■ **Recorded data**:
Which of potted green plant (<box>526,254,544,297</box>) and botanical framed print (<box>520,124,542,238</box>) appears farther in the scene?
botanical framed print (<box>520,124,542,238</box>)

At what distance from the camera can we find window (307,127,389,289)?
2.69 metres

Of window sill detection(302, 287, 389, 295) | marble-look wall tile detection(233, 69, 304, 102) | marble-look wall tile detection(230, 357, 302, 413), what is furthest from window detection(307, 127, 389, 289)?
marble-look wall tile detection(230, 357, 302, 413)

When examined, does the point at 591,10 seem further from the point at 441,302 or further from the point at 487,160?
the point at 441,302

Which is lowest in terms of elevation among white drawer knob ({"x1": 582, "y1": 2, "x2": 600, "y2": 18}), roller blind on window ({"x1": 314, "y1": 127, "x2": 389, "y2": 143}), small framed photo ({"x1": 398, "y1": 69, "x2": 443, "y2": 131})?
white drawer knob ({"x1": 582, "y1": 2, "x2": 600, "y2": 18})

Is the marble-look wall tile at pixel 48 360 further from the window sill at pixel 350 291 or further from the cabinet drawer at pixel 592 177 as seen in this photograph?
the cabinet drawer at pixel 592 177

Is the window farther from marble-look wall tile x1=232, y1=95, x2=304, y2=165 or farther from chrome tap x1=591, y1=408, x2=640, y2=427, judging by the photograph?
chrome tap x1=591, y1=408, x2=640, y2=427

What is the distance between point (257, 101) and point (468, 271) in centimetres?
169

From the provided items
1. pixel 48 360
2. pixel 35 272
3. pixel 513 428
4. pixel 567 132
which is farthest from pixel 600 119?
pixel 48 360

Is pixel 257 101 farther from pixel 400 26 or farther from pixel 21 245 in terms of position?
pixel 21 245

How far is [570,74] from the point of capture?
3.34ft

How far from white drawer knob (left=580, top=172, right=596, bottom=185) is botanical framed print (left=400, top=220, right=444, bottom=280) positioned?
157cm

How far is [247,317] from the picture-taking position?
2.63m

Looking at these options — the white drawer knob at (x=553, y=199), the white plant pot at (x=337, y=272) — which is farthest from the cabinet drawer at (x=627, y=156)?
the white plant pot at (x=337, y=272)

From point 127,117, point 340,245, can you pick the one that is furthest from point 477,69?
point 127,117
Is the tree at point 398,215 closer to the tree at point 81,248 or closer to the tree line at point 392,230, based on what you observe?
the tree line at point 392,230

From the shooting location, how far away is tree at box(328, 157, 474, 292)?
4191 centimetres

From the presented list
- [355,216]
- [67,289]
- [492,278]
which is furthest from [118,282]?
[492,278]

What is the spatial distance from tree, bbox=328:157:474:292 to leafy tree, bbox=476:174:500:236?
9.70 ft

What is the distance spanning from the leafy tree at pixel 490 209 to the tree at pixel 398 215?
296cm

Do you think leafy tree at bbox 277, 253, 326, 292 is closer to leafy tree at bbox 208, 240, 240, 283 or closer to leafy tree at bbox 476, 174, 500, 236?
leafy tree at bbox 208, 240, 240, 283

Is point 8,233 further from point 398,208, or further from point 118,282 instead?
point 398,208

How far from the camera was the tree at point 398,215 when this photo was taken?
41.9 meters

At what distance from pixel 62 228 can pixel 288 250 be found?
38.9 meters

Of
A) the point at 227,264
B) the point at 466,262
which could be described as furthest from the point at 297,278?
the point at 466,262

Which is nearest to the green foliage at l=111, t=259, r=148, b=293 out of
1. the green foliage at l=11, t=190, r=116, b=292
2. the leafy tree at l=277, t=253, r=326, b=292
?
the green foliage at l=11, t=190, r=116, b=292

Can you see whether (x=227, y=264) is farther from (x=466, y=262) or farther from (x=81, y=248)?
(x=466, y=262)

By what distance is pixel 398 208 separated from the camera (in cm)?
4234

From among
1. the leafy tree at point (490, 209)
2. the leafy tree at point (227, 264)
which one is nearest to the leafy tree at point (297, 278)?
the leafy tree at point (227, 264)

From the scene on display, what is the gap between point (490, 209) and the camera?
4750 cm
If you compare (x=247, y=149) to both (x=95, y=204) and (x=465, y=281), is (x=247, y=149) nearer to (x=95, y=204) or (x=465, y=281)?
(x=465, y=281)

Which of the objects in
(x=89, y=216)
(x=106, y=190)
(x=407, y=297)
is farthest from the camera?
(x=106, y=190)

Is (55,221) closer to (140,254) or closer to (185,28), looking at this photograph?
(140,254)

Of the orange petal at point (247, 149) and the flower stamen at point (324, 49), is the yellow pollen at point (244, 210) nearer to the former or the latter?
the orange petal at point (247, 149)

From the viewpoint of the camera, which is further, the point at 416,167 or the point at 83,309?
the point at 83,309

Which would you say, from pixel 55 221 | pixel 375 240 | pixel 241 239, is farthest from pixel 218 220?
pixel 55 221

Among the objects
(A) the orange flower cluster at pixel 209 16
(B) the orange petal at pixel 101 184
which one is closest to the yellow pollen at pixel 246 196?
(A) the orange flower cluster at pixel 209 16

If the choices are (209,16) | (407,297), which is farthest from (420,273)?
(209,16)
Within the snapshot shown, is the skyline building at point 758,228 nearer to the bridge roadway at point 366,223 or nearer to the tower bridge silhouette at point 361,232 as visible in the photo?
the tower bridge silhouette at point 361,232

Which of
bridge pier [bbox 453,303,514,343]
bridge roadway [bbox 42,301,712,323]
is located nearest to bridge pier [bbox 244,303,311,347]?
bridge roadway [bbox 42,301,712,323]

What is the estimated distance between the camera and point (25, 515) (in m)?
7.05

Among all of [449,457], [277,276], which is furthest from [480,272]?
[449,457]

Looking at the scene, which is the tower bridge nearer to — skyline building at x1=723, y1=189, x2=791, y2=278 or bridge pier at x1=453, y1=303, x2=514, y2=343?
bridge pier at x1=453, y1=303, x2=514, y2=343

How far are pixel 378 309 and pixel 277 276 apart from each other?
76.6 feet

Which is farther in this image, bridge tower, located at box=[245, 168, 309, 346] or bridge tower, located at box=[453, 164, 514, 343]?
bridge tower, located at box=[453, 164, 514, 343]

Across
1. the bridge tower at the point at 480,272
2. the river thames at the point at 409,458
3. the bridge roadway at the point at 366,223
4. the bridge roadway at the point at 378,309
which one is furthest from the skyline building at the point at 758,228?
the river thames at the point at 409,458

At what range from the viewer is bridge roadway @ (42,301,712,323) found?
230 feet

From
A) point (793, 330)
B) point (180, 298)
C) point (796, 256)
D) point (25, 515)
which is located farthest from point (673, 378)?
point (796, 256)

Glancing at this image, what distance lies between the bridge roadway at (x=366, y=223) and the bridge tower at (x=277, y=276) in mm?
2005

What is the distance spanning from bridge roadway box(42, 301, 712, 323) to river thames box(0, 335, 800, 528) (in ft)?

■ **Problem statement**: Rewrite the data above with "picture-taking position" replaced by "camera position" wherever it occurs, leaving everything else as it is.

■ **Solution for this exercise**:
Which of potted green plant (<box>526,254,544,297</box>) and botanical framed print (<box>520,124,542,238</box>) appears farther in the scene?
botanical framed print (<box>520,124,542,238</box>)

At what distance from the camera can we find window (307,127,389,289)?
2.69 metres

Of window sill detection(302, 287, 389, 295) | marble-look wall tile detection(233, 69, 304, 102) | marble-look wall tile detection(230, 357, 302, 413), what is furthest from window detection(307, 127, 389, 289)?
marble-look wall tile detection(230, 357, 302, 413)

When examined, does the point at 591,10 seem further from the point at 441,302 or further from the point at 487,160?
the point at 441,302

Which is lowest in terms of elevation among white drawer knob ({"x1": 582, "y1": 2, "x2": 600, "y2": 18}), roller blind on window ({"x1": 314, "y1": 127, "x2": 389, "y2": 143}), small framed photo ({"x1": 398, "y1": 69, "x2": 443, "y2": 131})?
white drawer knob ({"x1": 582, "y1": 2, "x2": 600, "y2": 18})

Is the marble-look wall tile at pixel 48 360 further from the window sill at pixel 350 291 or further from the cabinet drawer at pixel 592 177 as seen in this photograph?
the cabinet drawer at pixel 592 177

Is the window farther from marble-look wall tile x1=232, y1=95, x2=304, y2=165 or farther from chrome tap x1=591, y1=408, x2=640, y2=427, judging by the photograph?
chrome tap x1=591, y1=408, x2=640, y2=427

What is the distance between point (257, 101) and point (468, 271) in centimetres?
169

From the provided items
1. pixel 48 360
2. pixel 35 272
3. pixel 513 428
4. pixel 567 132
which is farthest from pixel 600 119?
pixel 48 360

Is pixel 257 101 farther from pixel 400 26 or farther from pixel 21 245 in terms of position?
pixel 21 245

How far is [570,74] from the point of capture?
3.34ft

How far from white drawer knob (left=580, top=172, right=596, bottom=185) is botanical framed print (left=400, top=220, right=444, bottom=280) positioned?
157cm

How far is [247,317] from the camera position?
2.63m

Looking at these options — the white drawer knob at (x=553, y=199), the white plant pot at (x=337, y=272) — which is farthest from the cabinet drawer at (x=627, y=156)?
the white plant pot at (x=337, y=272)

From point 127,117, point 340,245, can you pick the one that is furthest from point 477,69?
point 127,117
Is the tree at point 398,215 closer to the tree at point 81,248 or closer to the tree line at point 392,230, based on what you observe?
the tree line at point 392,230

From the shooting location, how far away is tree at box(328, 157, 474, 292)?
4191 centimetres

From the presented list
- [355,216]
- [67,289]
- [492,278]
which is furthest from [118,282]?
[492,278]

What is the spatial distance from tree, bbox=328:157:474:292 to leafy tree, bbox=476:174:500:236?
9.70 ft

What is the distance spanning from the leafy tree at pixel 490 209 to the tree at pixel 398 215?
296cm

Do you think leafy tree at bbox 277, 253, 326, 292 is closer to leafy tree at bbox 208, 240, 240, 283 or closer to leafy tree at bbox 476, 174, 500, 236?
leafy tree at bbox 208, 240, 240, 283

Is point 8,233 further from point 398,208, or further from point 118,282 instead?
point 398,208

How far from the camera was the tree at point 398,215 when this photo was taken?
41.9 meters

At what distance from pixel 62 228 can pixel 288 250 be found?
38.9 meters

Of
A) the point at 227,264
B) the point at 466,262
which could be described as furthest from the point at 297,278?
the point at 466,262

Which is nearest to the green foliage at l=111, t=259, r=148, b=293 out of
1. the green foliage at l=11, t=190, r=116, b=292
2. the leafy tree at l=277, t=253, r=326, b=292
?
the green foliage at l=11, t=190, r=116, b=292

Can you see whether (x=227, y=264) is farther from (x=466, y=262) or farther from (x=81, y=248)?
(x=466, y=262)

By what distance is pixel 398 208 separated from the camera (in cm)?
4234

From among
1. the leafy tree at point (490, 209)
2. the leafy tree at point (227, 264)
which one is nearest to the leafy tree at point (297, 278)?
the leafy tree at point (227, 264)

From the scene on display, what is the gap between point (490, 209) and the camera?
4750 cm
If you compare (x=247, y=149) to both (x=95, y=204) and (x=465, y=281), is (x=247, y=149) nearer to (x=95, y=204) or (x=465, y=281)?
(x=465, y=281)

Which of the objects in
(x=89, y=216)
(x=106, y=190)
(x=407, y=297)
is farthest from the camera?
(x=106, y=190)

Is (55,221) closer to (140,254) or closer to (185,28), looking at this photograph?
(140,254)

Of the orange petal at point (247, 149) and the flower stamen at point (324, 49), is the yellow pollen at point (244, 210) nearer to the former or the latter?
the orange petal at point (247, 149)

From the viewpoint of the camera, which is further, the point at 416,167 or the point at 83,309?
the point at 83,309

Which would you say, from pixel 55 221 | pixel 375 240 | pixel 241 239, is farthest from pixel 218 220?
pixel 55 221

Among the objects
(A) the orange flower cluster at pixel 209 16
(B) the orange petal at pixel 101 184
which one is closest to the yellow pollen at pixel 246 196?
(A) the orange flower cluster at pixel 209 16

If the choices are (209,16) | (407,297), which is farthest from (420,273)?
(209,16)
Within the snapshot shown, is the skyline building at point 758,228 nearer to the bridge roadway at point 366,223 or nearer to the tower bridge silhouette at point 361,232 as visible in the photo?
the tower bridge silhouette at point 361,232

Which of
bridge pier [bbox 453,303,514,343]
bridge roadway [bbox 42,301,712,323]
is located nearest to bridge pier [bbox 244,303,311,347]?
bridge roadway [bbox 42,301,712,323]

What is the estimated distance between the camera and point (25, 515) (in m)?
7.05

Among all of [449,457], [277,276], which is furthest from [480,272]?
[449,457]

Looking at the scene, which is the tower bridge nearer to — skyline building at x1=723, y1=189, x2=791, y2=278 or bridge pier at x1=453, y1=303, x2=514, y2=343?
bridge pier at x1=453, y1=303, x2=514, y2=343

How far are pixel 378 309 and pixel 277 276 apart from each other?
76.6 feet

Which is farther in this image, bridge tower, located at box=[245, 168, 309, 346] or bridge tower, located at box=[453, 164, 514, 343]?
bridge tower, located at box=[453, 164, 514, 343]

Across
1. the bridge tower at the point at 480,272
2. the river thames at the point at 409,458
3. the bridge roadway at the point at 366,223
4. the bridge roadway at the point at 378,309
which one is furthest from the skyline building at the point at 758,228?
the river thames at the point at 409,458

At what range from the viewer is bridge roadway @ (42,301,712,323) found?
230 feet

From
A) point (793, 330)
B) point (180, 298)
C) point (796, 256)
D) point (25, 515)
which is located farthest from point (673, 378)?
point (796, 256)

Glancing at this image, what distance lies between the bridge roadway at (x=366, y=223) and the bridge tower at (x=277, y=276) in mm?
2005

What is the distance spanning from bridge roadway box(42, 301, 712, 323) to river thames box(0, 335, 800, 528) (in ft)?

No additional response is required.